Selection
★ ★ ★ ★ ★ ★ ★
• Filipe Manana's avatar
    btrfs: avoid unnecessary lock and leaf splits when updating inode in the log · 2ac691d8
    Filipe Manana authored
    During a fast fsync, if we have already fsynced the file before and in the
    current transaction, we can make the inode item update more efficient and
    avoid acquiring a write lock on the leaf's parent.
    
    To update the inode item we are always using btrfs_insert_empty_item() to
    get a path pointing to the inode item, which calls btrfs_search_slot()
    with an "ins_len" argument of 'sizeof(struct btrfs_inode_item) +
    sizeof(struct btrfs_item)', and that always results in the search taking
    a write lock on the level 1 node that is the parent of the leaf that
    contains the inode item. This adds unnecessary lock contention on log
    trees when we have multiple fsyncs in parallel against inodes in the same
    subvolume, which has a very significant impact due to the fact that log
    trees are short lived and their height very rarely goes beyond level 2.
★ ★ ★ ★ ★ ★ ★
Source excerpt

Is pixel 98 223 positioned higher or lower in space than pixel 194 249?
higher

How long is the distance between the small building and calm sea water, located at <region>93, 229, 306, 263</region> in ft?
★ ★ ★ ★ ★ ★ ★
Given problem 1
From the btrfs commit note, list every function, argument, and struct name it mentions.
Given problem 2
Repeat the stretch of the btrfs commit note from "To update the" through "beyond level 2.".

Correct output 1
btrfs_insert_empty_item()
btrfs_search_slot()
ins_len
struct btrfs_inode_item
struct btrfs_item

Correct output 2
To update the inode item we are always using btrfs_insert_empty_item() to
    get a path pointing to the inode item, which calls btrfs_search_slot()
    with an "ins_len" argument of 'sizeof(struct btrfs_inode_item) +
    sizeof(struct btrfs_item)', and that always results in the search taking
    a write lock on the level 1 node that is the parent of the leaf that
    contains the inode item. This adds unnecessary lock contention on log
    trees when we have multiple fsyncs in parallel against inodes in the same
    subvolume, which has a very significant impact due to the fact that log
    trees are short lived and their height very rarely goes beyond level 2.